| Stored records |
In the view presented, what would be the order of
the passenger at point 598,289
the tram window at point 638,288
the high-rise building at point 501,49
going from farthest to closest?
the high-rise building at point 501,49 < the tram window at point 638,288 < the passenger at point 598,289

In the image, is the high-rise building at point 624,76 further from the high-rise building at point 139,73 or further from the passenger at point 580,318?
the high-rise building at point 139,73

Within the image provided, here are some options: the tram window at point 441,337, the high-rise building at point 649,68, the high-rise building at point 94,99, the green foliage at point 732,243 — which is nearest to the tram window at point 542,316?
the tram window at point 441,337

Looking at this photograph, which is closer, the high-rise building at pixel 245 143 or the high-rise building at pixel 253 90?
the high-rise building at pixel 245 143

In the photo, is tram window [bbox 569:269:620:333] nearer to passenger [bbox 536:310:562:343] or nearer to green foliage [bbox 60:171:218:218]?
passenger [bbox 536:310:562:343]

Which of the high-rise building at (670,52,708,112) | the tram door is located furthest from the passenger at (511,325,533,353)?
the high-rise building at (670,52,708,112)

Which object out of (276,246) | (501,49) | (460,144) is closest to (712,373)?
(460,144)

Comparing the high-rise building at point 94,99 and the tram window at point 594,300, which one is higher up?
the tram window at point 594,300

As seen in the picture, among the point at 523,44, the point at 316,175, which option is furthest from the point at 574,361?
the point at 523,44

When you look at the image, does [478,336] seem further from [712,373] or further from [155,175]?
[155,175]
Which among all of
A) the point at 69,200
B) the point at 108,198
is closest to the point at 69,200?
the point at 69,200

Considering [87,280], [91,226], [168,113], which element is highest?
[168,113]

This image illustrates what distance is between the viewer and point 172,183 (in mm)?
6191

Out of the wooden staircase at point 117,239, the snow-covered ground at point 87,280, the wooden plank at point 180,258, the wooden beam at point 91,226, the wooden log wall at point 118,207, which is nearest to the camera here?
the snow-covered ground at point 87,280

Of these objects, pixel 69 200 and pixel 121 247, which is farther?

| Work to complete |
Write out all of the data above line for line, changing nothing.

| Problem solution |
In the view presented, what would be the order of
the passenger at point 598,289
the tram window at point 638,288
the high-rise building at point 501,49
going from farthest to closest?
the high-rise building at point 501,49 < the tram window at point 638,288 < the passenger at point 598,289

In the image, is the high-rise building at point 624,76 further from the high-rise building at point 139,73 or further from the passenger at point 580,318?
the high-rise building at point 139,73

Within the image provided, here are some options: the tram window at point 441,337, the high-rise building at point 649,68, the high-rise building at point 94,99, the green foliage at point 732,243 — which is nearest to the tram window at point 542,316?
the tram window at point 441,337

Looking at this photograph, which is closer, the high-rise building at pixel 245 143 or the high-rise building at pixel 253 90?
the high-rise building at pixel 245 143

In the photo, is tram window [bbox 569:269:620:333] nearer to passenger [bbox 536:310:562:343] or nearer to green foliage [bbox 60:171:218:218]?
passenger [bbox 536:310:562:343]

Which of the high-rise building at (670,52,708,112) | the tram door is located furthest from the passenger at (511,325,533,353)?
the high-rise building at (670,52,708,112)

Which object out of (276,246) | (501,49) | (460,144) is closest to (712,373)?
(460,144)

Comparing the high-rise building at point 94,99 and the tram window at point 594,300, which one is higher up?
the tram window at point 594,300

As seen in the picture, among the point at 523,44, the point at 316,175, which option is furthest from the point at 574,361?
the point at 523,44

When you look at the image, does [478,336] seem further from [712,373] or further from [155,175]?
[155,175]
Which among all of
A) the point at 69,200
B) the point at 108,198
is closest to the point at 69,200?
the point at 69,200

Considering [87,280], [91,226], [168,113], which element is highest?
[168,113]

This image illustrates what distance is between the viewer and point 172,183 (in mm)?
6191

Out of the wooden staircase at point 117,239, the snow-covered ground at point 87,280, the wooden plank at point 180,258, the wooden beam at point 91,226, the wooden log wall at point 118,207, which is nearest to the camera here?
the snow-covered ground at point 87,280

Of these objects, pixel 69 200 and pixel 121 247, which is farther?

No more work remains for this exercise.